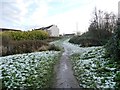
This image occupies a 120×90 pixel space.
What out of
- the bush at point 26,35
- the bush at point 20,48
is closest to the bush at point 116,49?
the bush at point 20,48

## Set exercise
Rewrite the data with "closest" swapped for "nearest" and everything else left unchanged, and leave the pictures out.

## Exercise response
This image occupies a 120×90 pixel space.
What out of
- the bush at point 26,35
- the bush at point 20,48
is nearest to the bush at point 116,49?
the bush at point 20,48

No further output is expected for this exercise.